El eugenol: el compuesto que explica los efectos del clavo
El eugenol representa entre el 70% y el 90% del aceite esencial del clavo de olor. Es un fenilpropanoide que actúa bloqueando los canales de sodio en las membranas nerviosas, lo que explica su efecto analgésico local, inhibiendo las enzimas COX-1 y COX-2, el mismo mecanismo que los antiinflamatorios como el ibuprofeno aunque con menor potencia, y teniendo propiedades antibacterianas que actúan sobre una amplia variedad de bacterias patógenas de la cavidad oral y el tracto digestivo.

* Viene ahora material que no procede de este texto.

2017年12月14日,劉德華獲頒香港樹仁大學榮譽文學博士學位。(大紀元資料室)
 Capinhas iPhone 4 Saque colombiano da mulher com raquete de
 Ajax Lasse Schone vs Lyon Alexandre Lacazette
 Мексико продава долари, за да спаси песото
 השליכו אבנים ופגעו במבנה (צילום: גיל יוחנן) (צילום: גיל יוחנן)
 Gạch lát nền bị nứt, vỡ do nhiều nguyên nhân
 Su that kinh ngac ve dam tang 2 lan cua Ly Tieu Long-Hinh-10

Una revisión publicada en la revista Nutrients en 2023 confirmó que el eugenol tiene efecto antiinflamatorio, antioxidante y modulador del sistema nervioso autónomo documentado en modelos clínicos, con biodisponibilidad significativa tras el consumo oral en cantidades habituales de la especia. Sin embargo, los autores destacan que la mayoría de los estudios se han realizado con extractos concentrados, no con la especia entera, lo que limita la extrapolación directa al uso culinario habitual.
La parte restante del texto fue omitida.